* _Problem requirements_
What appears from the first line of the data below through the line containing "Muñoz i Gianninoni", both included, should be copied exactly, and nothing else.

[Scraped caption text data]
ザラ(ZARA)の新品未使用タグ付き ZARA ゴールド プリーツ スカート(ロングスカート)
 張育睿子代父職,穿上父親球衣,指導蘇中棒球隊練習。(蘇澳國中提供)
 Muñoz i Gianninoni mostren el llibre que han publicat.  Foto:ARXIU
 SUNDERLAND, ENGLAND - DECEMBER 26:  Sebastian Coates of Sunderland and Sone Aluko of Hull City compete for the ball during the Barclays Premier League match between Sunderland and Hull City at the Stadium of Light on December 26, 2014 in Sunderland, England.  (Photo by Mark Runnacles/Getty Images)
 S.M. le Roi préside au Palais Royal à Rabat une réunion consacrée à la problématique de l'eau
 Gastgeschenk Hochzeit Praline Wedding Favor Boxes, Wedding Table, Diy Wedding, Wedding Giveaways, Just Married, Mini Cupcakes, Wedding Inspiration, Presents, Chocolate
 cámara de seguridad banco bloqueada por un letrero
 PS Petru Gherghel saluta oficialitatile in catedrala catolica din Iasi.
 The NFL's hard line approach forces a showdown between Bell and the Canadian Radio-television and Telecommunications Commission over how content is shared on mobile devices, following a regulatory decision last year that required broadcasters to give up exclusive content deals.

* _Task response_
ザラ(ZARA)の新品未使用タグ付き ZARA ゴールド プリーツ スカート(ロングスカート)
 張育睿子代父職,穿上父親球衣,指導蘇中棒球隊練習。(蘇澳國中提供)
 Muñoz i Gianninoni mostren el llibre que han publicat.  Foto:ARXIU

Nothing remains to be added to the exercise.